Working in PC repair I see people that purchase AV software just to get infected over and over.  If your a rambling browser type of person, or like to save money for goodies,  then I'd say save your money and go free.


----------



## Crap Daddy (Jan 3, 2012)

AthlonX2 said:


> Microsoft Security Essentials best free AV.



another +1. Avast free is also pretty OK but MSE is very discreet and efficient.


----------



## PaulieG (Jan 3, 2012)

AthlonX2 said:


> Microsoft Security Essentials best free AV.





kenkickr said:


> +1 to this one.  Avast Home(Free) is pretty good.
> 
> Working in PC repair I see people that purchase AV software just to get infected over and over.  If your a rambling browser type of person, or like to save money for goodies,  then I'd say save your money and go free.
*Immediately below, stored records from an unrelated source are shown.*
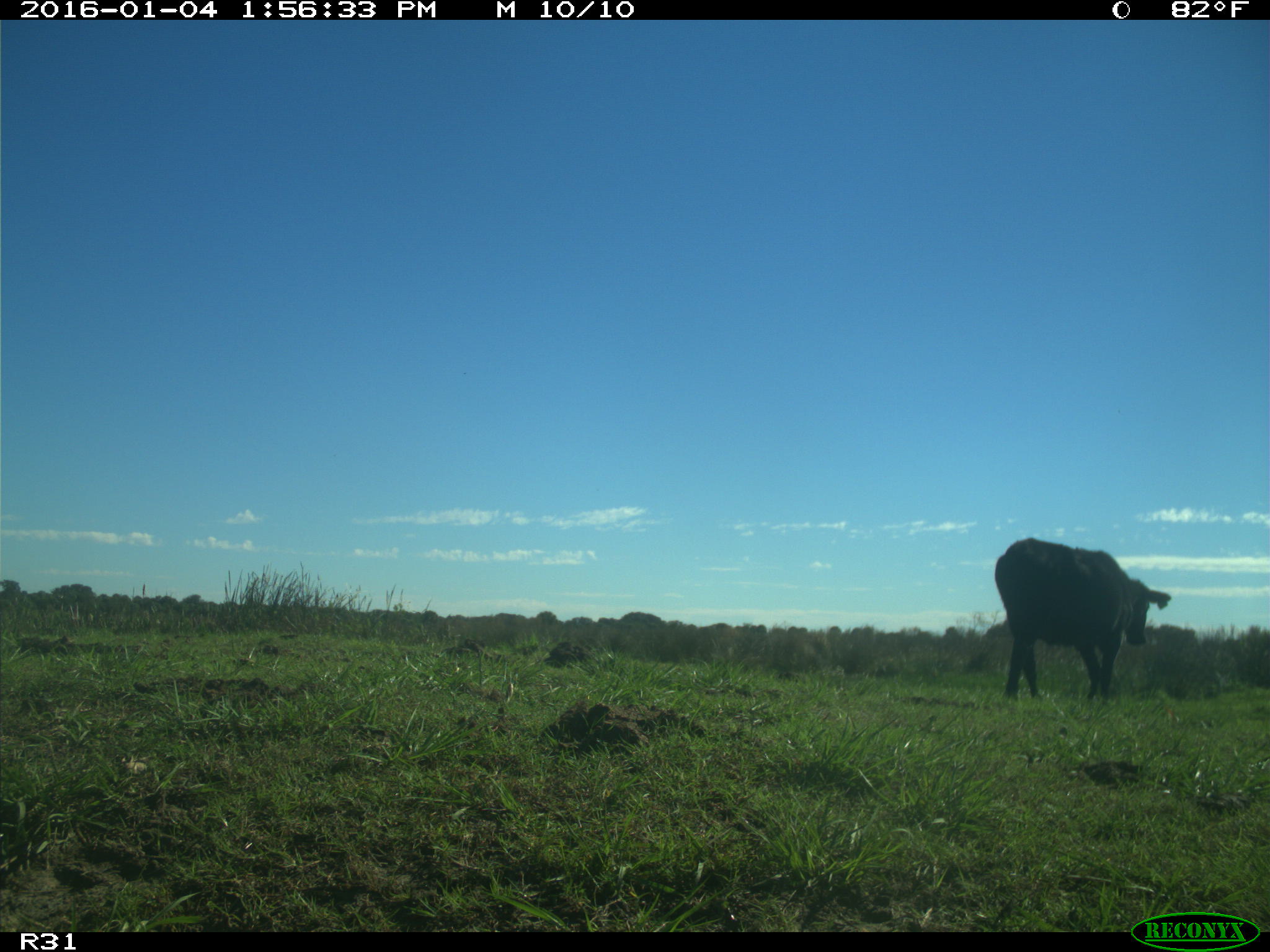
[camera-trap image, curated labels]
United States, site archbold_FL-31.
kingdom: Animalia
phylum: Chordata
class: Mammalia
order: Artiodactyla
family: Bovidae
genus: Bos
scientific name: Bos taurus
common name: domestic cow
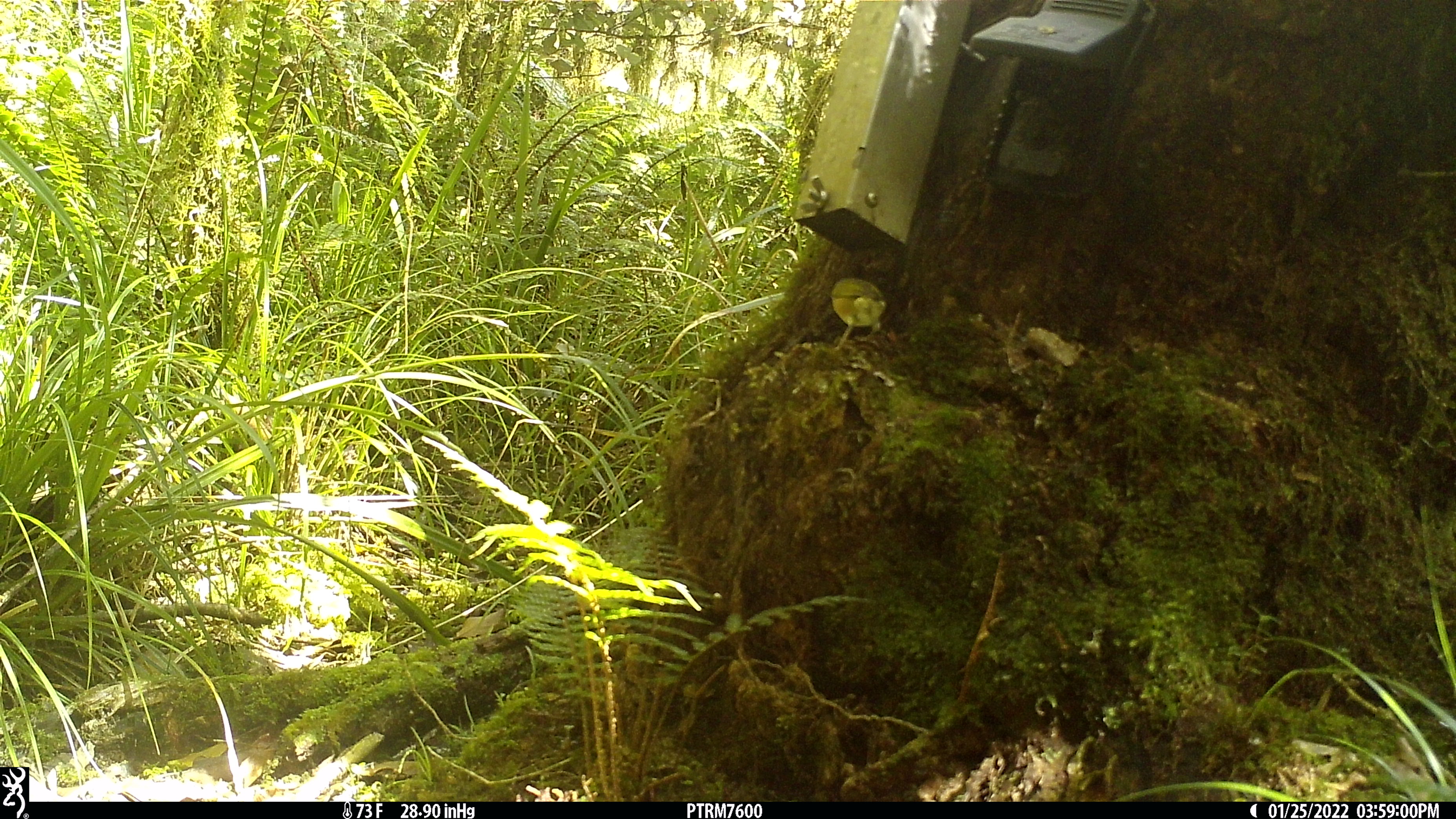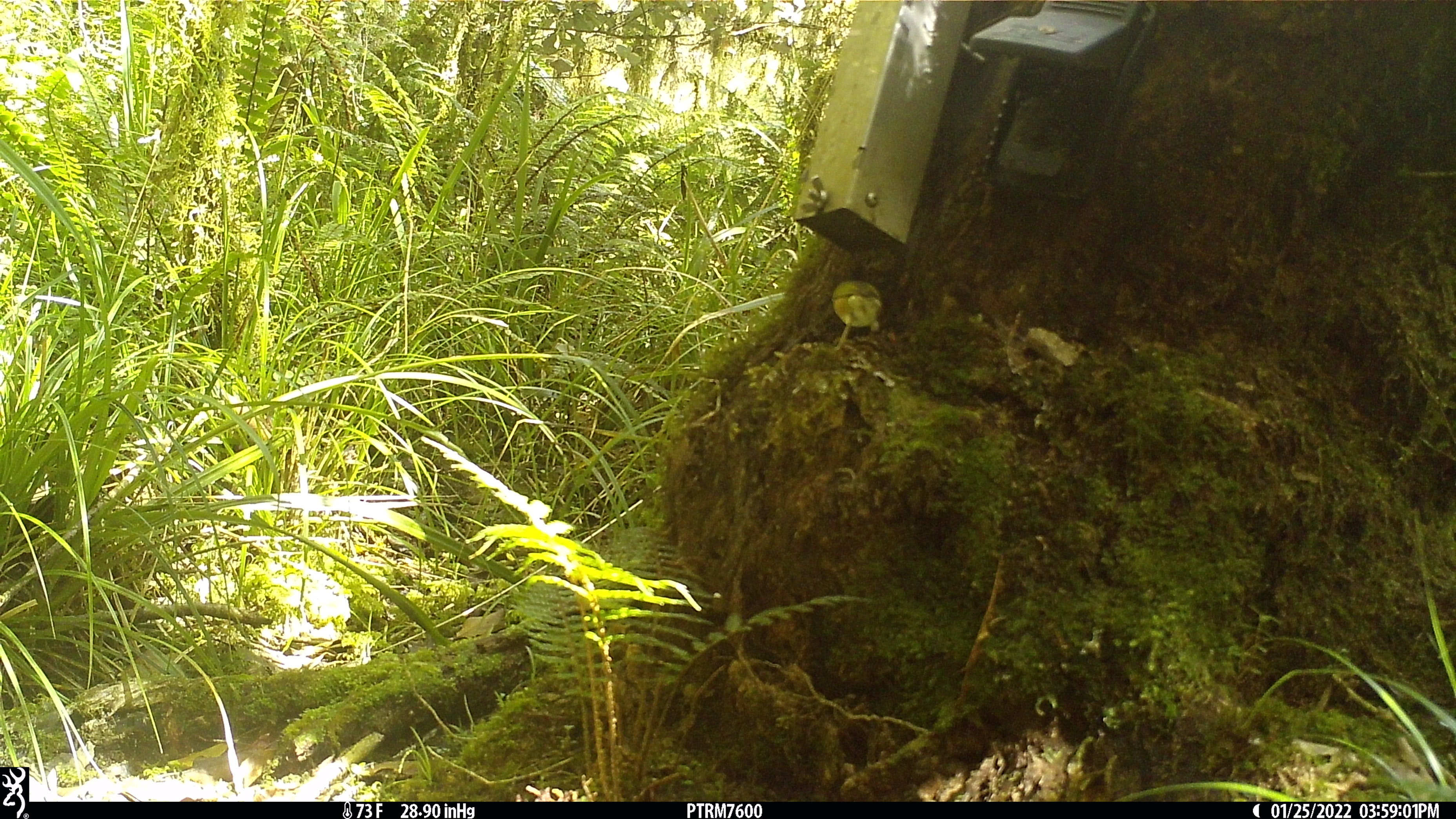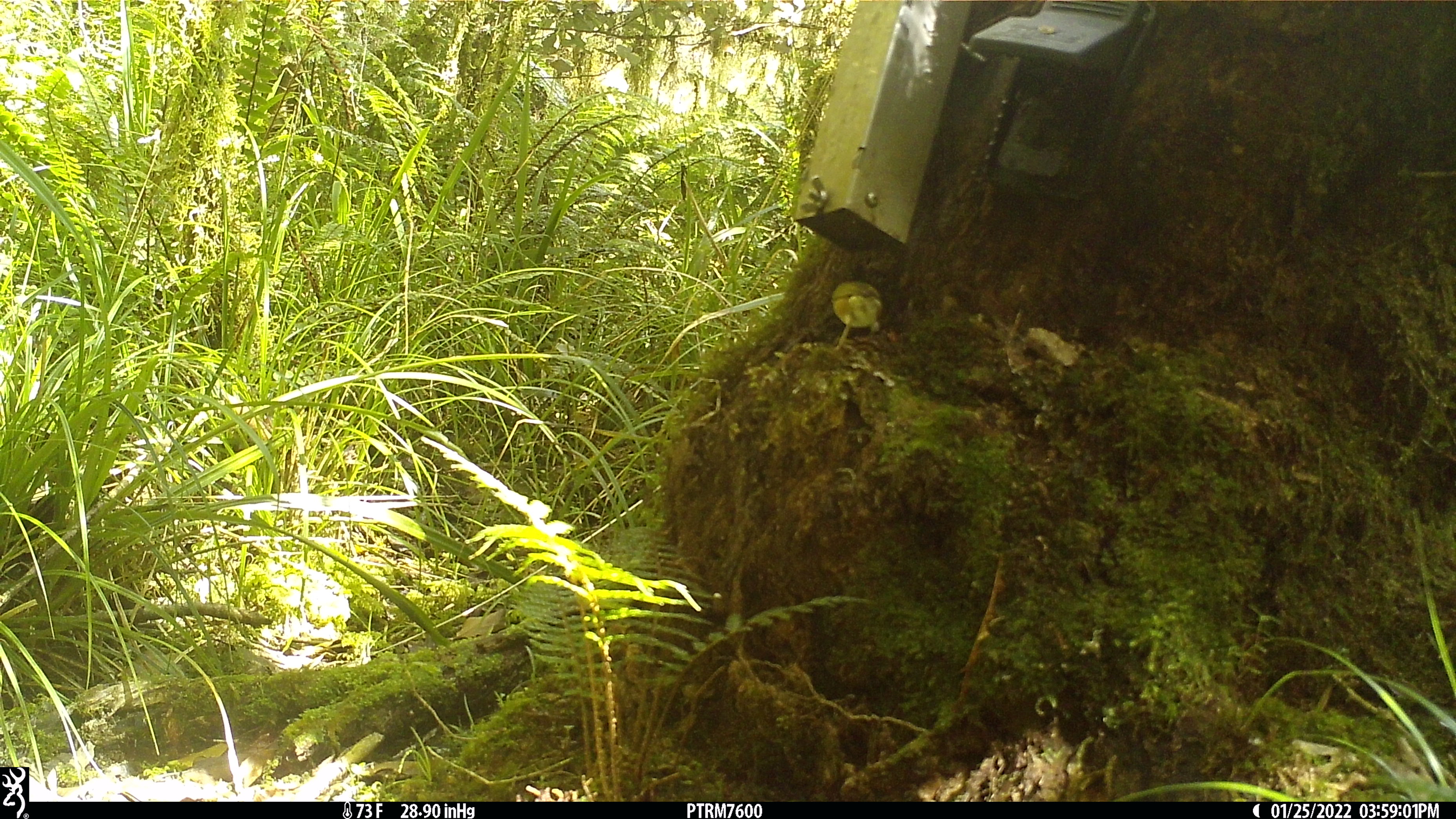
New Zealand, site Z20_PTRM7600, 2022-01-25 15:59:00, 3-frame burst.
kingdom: Animalia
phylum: Chordata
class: Aves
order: Passeriformes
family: Zosteropidae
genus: Zosterops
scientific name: Zosterops lateralis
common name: silvereye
This. MSE works really well. Not worth spending money on any AV these days.


----------



## JATownes (Jan 3, 2012)

AthlonX2 said:


> Microsoft Security Essentials best free AV.





TeXBill said:


> +1
> Been using for over a year now without any problems.





kenkickr said:


> +1 to this one.  Avast Home(Free) is pretty good.
> 
> Working in PC repair I see people that purchase AV software just to get infected over and over.  If your a rambling browser type of person, or like to save money for goodies,  then I'd say save your money and go free.





Crap Daddy said:


> another +1. Avast free is also pretty OK but MSE is very discreet and efficient.





Paulieg said:


> This. MSE works really well. Not worth spending money on any AV these days.



Damn...this is the quickest consensus I have ever seen on TPU.  I think this should answer your question OP.

Oh, and +1 to MSE.


----------



## Techtu (Jan 3, 2012)

Look's like I'll be saving a couple of pennies then.

Thanks for the quick replies guy's


----------



## DRDNA (Jan 3, 2012)

Yes Sir, MSE is probably the best free option there is and maybe one of the best period.


----------



## Drone (Jan 3, 2012)

I run Microsoft Security Essentials x64 (and btw the beta version) and it's awesome. Gets updated frequently and it's pretty fine, not a resource hog at all. It gives false positives every now and then but it's not critical. It always warns you so if it deletes something you can always restore it.


Another good option for those who don't need real time protection is *Windows Defender Offline* by MS.

http://www.techpowerup.com/forums/showpost.php?p=2484061&postcount=86

It gets updated and it's totally free, effective and has bootable cd/usb option. You can just put it on usb boot with it and run it on infected machine.


----------



## digibucc (Jan 3, 2012)

never renew unless it is consistently rated the best. if it's an every year thing anyway, you should be looking for the best every year. from reviews and ratings, *Bit-Defender* was the best last year, i've been using since november and i do like it. simple and to the point, does the job.

I don't agree with MSE, simply because of how often I use and what I do on my computer. I did try just using MSE, but had multiple infections over that week long period, which is when i bought BitDefender.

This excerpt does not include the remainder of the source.